How to split a string with multiple delimiters in Python

Learn how to split a Python string with multiple delimiters. Explore various methods, tips, real-world uses, and common error debugging.

How to split a string with multiple delimiters in Python
Published on: 
Tue
Apr 21, 2026
Updated on: 
Wed
Apr 22, 2026
The Replit Team

To split a string with multiple delimiters is a frequent task when you work with data. Python provides flexible methods for complex string manipulation, which simplifies how you process data from various sources.

In this article, you'll explore several techniques, from simple methods to more advanced ones. You'll find practical tips, real-world applications, and advice to fix common errors so you can select the right approach.

Using re.split() with a regex pattern

import re
text = "apple,banana;cherry:grape|orange"
result = re.split(r'[,;:|]', text)
print(result)--OUTPUT--['apple', 'banana', 'cherry', 'grape', 'orange']

The re.split() function from Python's re module is a powerful tool for splitting a string by multiple characters. It uses a regular expression pattern to identify all the delimiters at once, offering more flexibility than basic string methods.

In this example, the pattern r'[,;:|]' does the heavy lifting:

  • The square brackets [] create a character set.
  • The regex engine matches any single character within this set—in this case, a comma, semicolon, colon, or pipe.

The function then splits the string at these points, resulting in a clean list of substrings. This method is efficient for handling inconsistent or mixed data formats.

Basic techniques for splitting with multiple delimiters

For cases where a full regular expression might be overkill, you can use a combination of Python's basic string methods to split your text.

Using str.replace() to standardize delimiters

text = "apple,banana;cherry:grape|orange"
standardized = text.replace(',', '#').replace(';', '#').replace(':', '#').replace('|', '#')
result = standardized.split('#')
print(result)--OUTPUT--['apple', 'banana', 'cherry', 'grape', 'orange']

This approach works in two main steps. First, you chain several str.replace() calls to swap each unique delimiter with a single, uniform character—in this case, '#'. This process creates a standardized string where all the original, mixed separators are gone.

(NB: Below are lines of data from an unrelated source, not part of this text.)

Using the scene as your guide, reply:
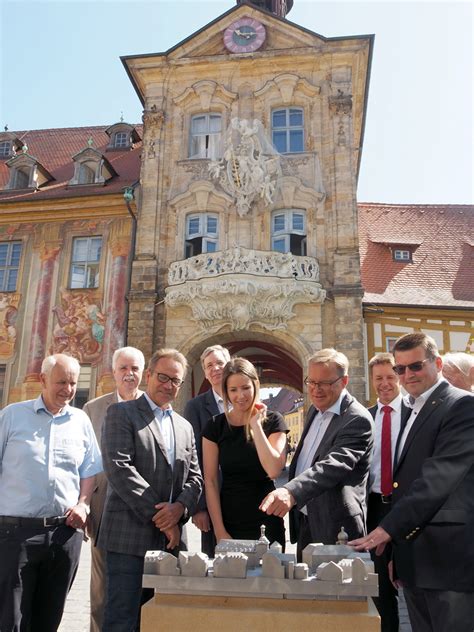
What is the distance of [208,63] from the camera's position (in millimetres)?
16703

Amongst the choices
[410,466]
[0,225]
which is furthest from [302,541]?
[0,225]

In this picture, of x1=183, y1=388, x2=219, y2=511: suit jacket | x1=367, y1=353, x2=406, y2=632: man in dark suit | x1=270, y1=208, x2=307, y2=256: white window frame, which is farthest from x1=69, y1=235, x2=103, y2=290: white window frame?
x1=367, y1=353, x2=406, y2=632: man in dark suit

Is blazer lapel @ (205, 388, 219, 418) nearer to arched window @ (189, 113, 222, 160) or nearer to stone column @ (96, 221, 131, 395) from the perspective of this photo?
stone column @ (96, 221, 131, 395)

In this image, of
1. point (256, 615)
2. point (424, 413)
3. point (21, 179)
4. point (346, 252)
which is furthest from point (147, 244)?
point (256, 615)

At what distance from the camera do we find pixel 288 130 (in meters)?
16.2

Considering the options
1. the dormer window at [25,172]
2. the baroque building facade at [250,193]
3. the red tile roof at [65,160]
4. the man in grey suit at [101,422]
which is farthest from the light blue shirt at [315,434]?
the dormer window at [25,172]

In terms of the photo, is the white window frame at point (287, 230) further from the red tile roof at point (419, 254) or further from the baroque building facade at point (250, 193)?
the red tile roof at point (419, 254)

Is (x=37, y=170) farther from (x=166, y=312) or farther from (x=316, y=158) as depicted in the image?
(x=316, y=158)

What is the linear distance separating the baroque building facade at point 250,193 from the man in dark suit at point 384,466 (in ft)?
29.2

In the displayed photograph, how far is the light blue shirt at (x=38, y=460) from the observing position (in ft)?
11.4

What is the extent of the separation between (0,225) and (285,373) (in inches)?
412

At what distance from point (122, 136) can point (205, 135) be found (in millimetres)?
5589

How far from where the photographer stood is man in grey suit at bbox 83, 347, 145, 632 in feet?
13.5

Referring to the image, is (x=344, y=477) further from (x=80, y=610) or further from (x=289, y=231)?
(x=289, y=231)
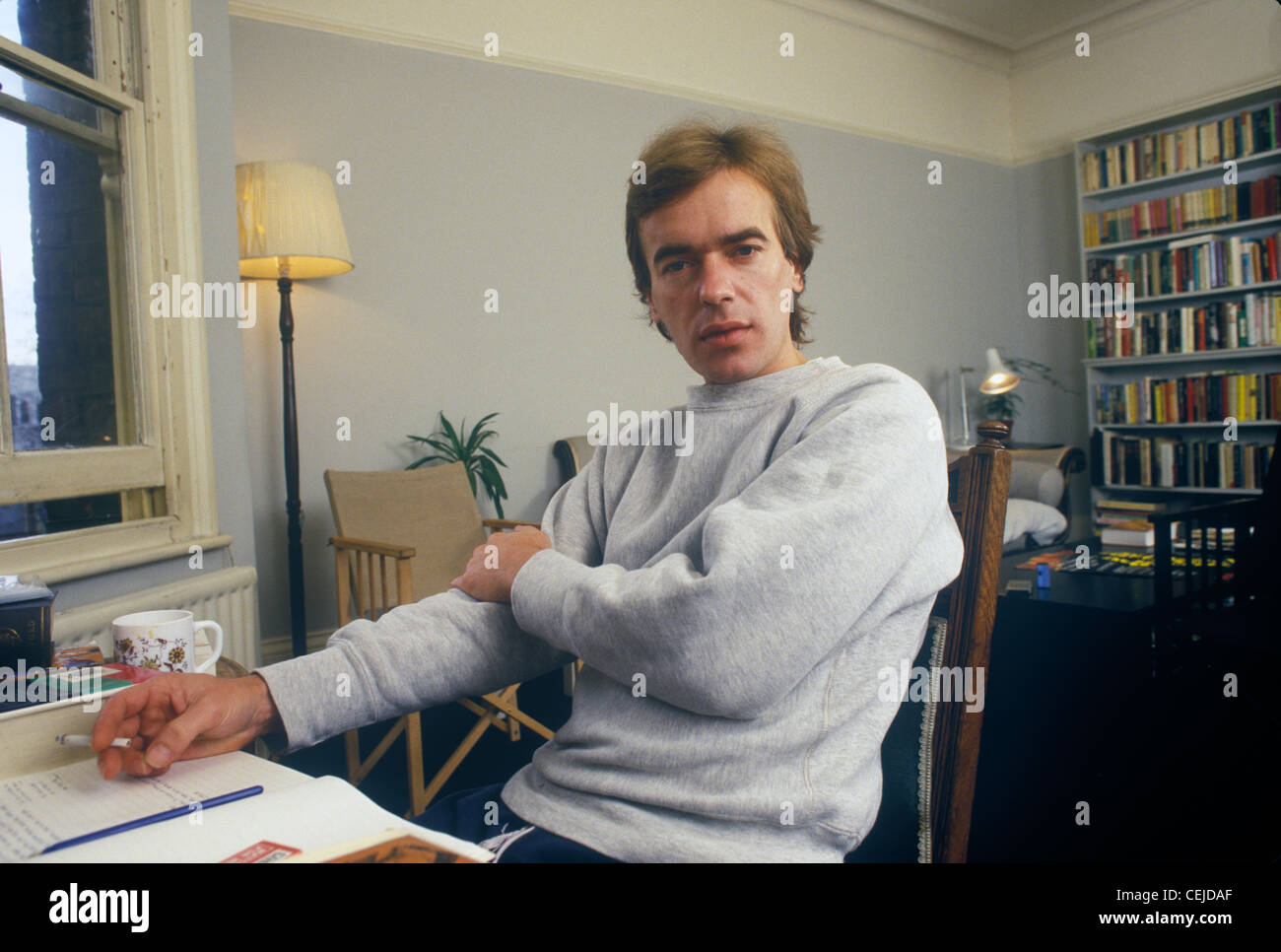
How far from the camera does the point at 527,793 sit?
93 centimetres

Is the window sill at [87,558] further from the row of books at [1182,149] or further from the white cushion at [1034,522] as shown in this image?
the row of books at [1182,149]

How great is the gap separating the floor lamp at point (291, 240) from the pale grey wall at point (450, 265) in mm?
291

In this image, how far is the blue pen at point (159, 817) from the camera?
57 centimetres

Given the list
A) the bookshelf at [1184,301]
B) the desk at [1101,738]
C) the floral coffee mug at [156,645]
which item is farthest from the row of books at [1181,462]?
the floral coffee mug at [156,645]

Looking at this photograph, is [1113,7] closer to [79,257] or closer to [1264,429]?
[1264,429]

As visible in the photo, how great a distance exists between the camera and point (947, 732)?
90 cm

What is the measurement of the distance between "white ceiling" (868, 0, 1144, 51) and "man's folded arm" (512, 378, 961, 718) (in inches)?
209

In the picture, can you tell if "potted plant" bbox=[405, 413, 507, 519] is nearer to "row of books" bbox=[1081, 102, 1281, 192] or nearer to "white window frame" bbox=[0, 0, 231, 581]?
"white window frame" bbox=[0, 0, 231, 581]

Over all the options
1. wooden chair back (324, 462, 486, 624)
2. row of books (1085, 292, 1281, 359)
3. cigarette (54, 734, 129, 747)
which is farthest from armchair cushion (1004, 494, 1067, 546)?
cigarette (54, 734, 129, 747)

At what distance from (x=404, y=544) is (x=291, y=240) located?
3.64 ft

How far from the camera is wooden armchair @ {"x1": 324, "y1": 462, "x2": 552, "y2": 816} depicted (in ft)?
8.02

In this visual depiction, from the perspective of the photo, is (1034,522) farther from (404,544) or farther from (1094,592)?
(404,544)

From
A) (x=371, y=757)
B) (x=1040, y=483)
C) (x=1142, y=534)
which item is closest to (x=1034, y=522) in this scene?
(x=1040, y=483)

  • Each replace() call targets one specific delimiter.
  • The modified string is then passed to the next replace() call.

After unifying the delimiters, a single call to split('#') is all it takes to get the final list of substrings.

Iterative splitting with multiple calls to split()

text = "apple,banana;cherry:grape|orange"
result = text.split(',')
temp = []
for item in result:
temp.extend(item.split(';'))
result = temp
print(result)--OUTPUT--['apple', 'banana', 'cherry:grape|orange']

Another way to tackle this is by splitting the string iteratively. This method involves breaking down the string one delimiter at a time. The code first uses split(',') to create an initial list from the original text.

  • A for loop then processes each item from that list.
  • Inside the loop, extend() is used with another split(';') call to further divide the substrings and add them to a new list.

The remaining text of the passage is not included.